▶ [Task description] For this item, repeat the material exactly while omitting its pictures.

▶ [Task material]
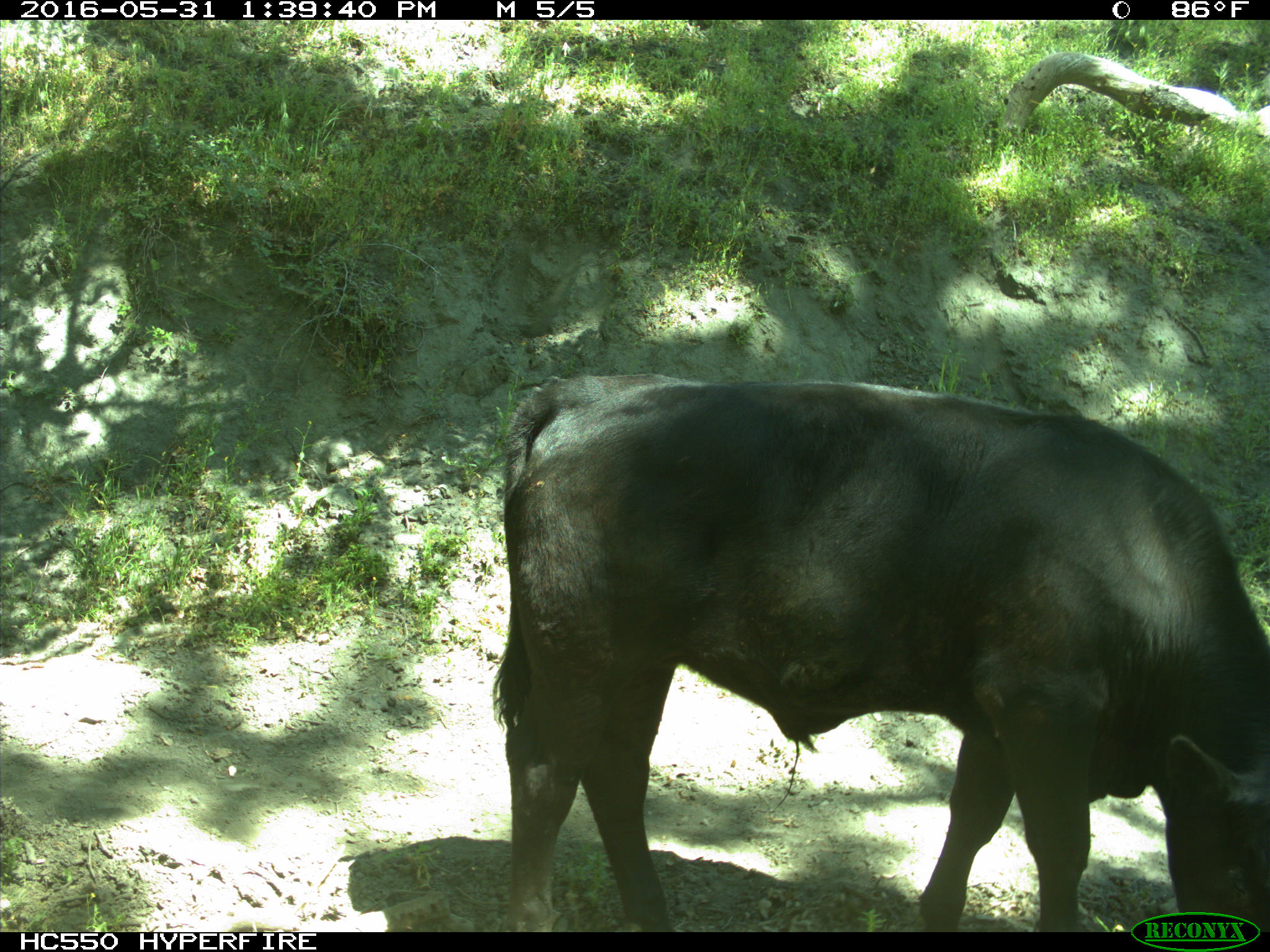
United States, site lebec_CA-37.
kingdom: Animalia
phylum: Chordata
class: Mammalia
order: Artiodactyla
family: Bovidae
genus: Bos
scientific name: Bos taurus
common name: domestic cow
Bos taurus (domestic cow).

▶ [Answer to this exercise]
United States, site lebec_CA-37.
kingdom: Animalia
phylum: Chordata
class: Mammalia
order: Artiodactyla
family: Bovidae
genus: Bos
scientific name: Bos taurus
common name: domestic cow
Bos taurus (domestic cow).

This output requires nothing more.